-- Start of Extracted entries --
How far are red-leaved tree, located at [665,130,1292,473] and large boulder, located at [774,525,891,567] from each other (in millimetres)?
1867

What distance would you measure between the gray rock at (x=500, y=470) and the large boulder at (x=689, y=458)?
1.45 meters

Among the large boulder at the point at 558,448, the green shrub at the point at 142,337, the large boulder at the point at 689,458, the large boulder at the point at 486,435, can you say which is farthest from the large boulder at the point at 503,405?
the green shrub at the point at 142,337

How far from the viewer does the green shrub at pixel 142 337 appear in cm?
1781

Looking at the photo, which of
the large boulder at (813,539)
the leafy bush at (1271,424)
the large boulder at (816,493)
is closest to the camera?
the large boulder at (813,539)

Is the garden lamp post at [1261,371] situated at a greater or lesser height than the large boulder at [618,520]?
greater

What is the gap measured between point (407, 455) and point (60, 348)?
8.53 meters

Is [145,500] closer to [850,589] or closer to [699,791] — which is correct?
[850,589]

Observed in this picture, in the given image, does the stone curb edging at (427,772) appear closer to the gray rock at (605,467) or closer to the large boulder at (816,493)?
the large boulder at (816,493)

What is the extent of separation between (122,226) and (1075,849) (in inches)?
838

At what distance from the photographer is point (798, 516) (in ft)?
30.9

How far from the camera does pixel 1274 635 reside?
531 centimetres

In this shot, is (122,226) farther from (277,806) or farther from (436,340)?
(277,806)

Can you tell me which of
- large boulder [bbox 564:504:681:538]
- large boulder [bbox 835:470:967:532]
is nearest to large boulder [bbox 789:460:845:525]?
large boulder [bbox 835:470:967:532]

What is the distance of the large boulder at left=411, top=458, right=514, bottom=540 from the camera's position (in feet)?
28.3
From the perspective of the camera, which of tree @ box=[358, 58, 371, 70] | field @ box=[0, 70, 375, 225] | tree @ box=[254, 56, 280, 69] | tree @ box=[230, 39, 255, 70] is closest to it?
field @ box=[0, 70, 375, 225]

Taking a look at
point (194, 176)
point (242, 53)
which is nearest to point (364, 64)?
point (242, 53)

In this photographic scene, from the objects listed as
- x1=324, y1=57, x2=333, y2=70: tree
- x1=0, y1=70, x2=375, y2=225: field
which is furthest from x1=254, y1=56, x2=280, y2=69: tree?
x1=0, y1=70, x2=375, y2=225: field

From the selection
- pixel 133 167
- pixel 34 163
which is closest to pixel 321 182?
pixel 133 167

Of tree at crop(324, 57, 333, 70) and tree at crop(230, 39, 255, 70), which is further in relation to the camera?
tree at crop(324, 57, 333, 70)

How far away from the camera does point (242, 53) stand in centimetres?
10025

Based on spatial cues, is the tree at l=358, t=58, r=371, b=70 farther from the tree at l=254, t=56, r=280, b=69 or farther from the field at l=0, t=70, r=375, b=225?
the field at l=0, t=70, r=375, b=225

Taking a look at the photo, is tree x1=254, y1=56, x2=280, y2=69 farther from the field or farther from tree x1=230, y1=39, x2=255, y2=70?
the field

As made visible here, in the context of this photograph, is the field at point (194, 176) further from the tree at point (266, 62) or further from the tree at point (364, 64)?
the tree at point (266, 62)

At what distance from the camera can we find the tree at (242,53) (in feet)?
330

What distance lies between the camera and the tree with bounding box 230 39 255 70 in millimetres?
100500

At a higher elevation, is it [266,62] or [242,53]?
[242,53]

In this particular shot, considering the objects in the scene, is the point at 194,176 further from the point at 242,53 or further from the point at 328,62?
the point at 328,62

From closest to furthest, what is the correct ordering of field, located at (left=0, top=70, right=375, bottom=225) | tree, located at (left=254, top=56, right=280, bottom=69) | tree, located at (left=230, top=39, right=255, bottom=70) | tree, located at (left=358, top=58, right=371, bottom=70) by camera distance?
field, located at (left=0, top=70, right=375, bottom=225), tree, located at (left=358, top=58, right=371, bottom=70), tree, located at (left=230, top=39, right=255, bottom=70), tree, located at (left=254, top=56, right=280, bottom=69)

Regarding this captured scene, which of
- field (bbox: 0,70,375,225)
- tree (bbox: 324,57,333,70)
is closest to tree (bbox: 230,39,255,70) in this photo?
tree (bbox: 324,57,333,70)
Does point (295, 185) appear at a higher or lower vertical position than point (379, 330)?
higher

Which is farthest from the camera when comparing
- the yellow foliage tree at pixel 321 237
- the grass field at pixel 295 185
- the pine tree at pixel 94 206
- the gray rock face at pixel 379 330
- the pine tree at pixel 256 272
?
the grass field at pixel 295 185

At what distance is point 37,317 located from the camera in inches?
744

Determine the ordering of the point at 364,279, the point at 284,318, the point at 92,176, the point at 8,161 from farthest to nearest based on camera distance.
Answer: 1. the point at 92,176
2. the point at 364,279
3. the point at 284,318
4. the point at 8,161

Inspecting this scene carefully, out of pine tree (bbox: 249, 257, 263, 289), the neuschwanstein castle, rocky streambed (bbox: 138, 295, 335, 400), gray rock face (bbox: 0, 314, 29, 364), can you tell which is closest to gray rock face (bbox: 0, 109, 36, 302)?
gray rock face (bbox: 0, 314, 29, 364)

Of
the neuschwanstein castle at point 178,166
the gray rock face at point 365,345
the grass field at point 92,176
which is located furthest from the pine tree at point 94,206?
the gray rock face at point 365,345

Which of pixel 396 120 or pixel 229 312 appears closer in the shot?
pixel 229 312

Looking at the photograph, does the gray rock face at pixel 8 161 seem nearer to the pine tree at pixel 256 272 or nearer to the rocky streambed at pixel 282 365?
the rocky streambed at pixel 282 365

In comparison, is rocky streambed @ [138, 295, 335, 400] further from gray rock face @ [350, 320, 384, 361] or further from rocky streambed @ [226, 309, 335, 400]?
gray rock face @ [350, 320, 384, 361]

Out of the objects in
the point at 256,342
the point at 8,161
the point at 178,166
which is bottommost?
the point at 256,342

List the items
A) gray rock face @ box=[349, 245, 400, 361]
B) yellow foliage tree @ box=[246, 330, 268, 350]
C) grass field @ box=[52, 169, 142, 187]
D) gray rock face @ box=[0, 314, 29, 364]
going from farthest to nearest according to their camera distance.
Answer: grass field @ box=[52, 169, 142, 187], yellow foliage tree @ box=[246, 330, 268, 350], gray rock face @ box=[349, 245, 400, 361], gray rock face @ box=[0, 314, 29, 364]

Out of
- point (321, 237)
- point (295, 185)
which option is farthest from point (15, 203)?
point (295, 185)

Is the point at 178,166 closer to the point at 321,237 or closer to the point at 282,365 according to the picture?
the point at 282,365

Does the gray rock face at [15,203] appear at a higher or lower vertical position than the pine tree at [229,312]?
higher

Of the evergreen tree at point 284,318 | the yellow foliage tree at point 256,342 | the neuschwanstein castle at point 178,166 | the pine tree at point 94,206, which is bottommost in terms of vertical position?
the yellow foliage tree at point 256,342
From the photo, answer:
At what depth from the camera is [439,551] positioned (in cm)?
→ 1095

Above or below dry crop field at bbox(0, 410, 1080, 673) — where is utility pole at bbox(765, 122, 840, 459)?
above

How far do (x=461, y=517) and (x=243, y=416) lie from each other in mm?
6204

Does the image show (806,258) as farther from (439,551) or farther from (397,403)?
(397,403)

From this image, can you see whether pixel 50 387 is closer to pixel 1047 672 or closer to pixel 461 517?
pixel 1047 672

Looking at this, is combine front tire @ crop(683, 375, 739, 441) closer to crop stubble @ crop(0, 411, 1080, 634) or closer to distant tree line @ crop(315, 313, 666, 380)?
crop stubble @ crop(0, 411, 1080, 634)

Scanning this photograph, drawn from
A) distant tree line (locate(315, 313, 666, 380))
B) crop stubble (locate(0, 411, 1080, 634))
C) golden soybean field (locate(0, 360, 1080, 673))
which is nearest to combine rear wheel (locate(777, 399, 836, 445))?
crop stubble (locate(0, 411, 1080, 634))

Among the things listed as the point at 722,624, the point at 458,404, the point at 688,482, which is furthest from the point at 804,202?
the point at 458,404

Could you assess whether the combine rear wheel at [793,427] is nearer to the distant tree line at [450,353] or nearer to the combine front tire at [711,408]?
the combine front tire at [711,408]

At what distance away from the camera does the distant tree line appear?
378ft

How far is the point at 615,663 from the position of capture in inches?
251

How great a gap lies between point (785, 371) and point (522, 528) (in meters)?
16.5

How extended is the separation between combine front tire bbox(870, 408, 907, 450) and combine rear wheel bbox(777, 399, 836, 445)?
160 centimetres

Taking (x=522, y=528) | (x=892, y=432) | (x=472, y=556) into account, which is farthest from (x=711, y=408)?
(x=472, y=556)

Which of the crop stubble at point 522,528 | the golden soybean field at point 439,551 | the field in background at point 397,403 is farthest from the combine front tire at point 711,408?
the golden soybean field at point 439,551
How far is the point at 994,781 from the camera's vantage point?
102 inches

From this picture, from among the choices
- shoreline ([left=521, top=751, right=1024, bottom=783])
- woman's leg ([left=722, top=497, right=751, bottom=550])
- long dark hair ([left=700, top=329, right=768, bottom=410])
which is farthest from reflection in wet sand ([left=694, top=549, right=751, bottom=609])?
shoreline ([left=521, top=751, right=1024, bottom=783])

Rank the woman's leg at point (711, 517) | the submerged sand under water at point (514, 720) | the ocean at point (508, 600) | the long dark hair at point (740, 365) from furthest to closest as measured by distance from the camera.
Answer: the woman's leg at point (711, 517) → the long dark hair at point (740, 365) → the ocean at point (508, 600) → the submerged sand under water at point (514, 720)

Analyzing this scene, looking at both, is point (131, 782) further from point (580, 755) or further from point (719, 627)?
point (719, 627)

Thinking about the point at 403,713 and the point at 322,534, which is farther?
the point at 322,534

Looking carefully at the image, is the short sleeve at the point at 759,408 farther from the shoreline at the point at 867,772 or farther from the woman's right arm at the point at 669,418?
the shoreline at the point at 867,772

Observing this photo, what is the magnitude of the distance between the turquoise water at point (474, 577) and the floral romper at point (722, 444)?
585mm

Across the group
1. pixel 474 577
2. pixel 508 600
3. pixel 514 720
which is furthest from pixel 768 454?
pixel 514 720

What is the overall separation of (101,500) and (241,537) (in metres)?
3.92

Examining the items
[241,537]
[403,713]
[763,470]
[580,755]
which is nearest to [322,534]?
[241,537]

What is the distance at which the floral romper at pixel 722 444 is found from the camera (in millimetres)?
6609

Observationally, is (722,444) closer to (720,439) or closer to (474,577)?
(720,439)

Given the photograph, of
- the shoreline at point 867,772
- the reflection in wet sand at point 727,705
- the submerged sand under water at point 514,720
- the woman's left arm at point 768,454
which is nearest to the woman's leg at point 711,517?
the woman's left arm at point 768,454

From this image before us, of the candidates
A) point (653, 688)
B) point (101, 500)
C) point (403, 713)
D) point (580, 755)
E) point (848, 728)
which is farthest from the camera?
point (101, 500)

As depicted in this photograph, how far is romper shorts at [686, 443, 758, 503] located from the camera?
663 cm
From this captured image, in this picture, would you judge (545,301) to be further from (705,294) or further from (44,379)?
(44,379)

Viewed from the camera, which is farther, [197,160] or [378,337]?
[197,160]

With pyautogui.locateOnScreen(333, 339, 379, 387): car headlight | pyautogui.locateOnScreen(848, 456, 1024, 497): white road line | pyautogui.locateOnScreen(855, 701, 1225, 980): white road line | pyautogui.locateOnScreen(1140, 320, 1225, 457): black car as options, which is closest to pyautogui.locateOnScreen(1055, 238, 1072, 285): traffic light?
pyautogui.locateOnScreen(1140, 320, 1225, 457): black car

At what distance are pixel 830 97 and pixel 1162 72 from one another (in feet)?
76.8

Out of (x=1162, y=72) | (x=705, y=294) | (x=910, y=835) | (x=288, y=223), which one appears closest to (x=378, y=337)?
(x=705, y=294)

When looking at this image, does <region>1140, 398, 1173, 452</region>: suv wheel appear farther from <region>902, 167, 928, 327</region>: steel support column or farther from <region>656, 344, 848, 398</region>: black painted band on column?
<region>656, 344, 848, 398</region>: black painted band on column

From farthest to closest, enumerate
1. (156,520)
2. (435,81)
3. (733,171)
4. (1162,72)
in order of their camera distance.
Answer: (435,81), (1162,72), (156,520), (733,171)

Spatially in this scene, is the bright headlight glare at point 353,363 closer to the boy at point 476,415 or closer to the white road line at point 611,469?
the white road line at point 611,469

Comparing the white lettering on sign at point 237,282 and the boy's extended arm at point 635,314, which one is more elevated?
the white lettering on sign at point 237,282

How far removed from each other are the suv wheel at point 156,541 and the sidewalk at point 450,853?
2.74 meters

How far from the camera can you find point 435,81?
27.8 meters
-- End of Extracted entries --
## Directive
Could you copy out, unchanged, the records starting with the line that contains "Comparing the white" and running through the very end?

## Exercise response
Comparing the white lettering on sign at point 237,282 and the boy's extended arm at point 635,314, which one is more elevated?
the white lettering on sign at point 237,282

How far removed from each other are the suv wheel at point 156,541 and the sidewalk at point 450,853?
2.74 meters

How far from the camera can you find point 435,81?
27.8 meters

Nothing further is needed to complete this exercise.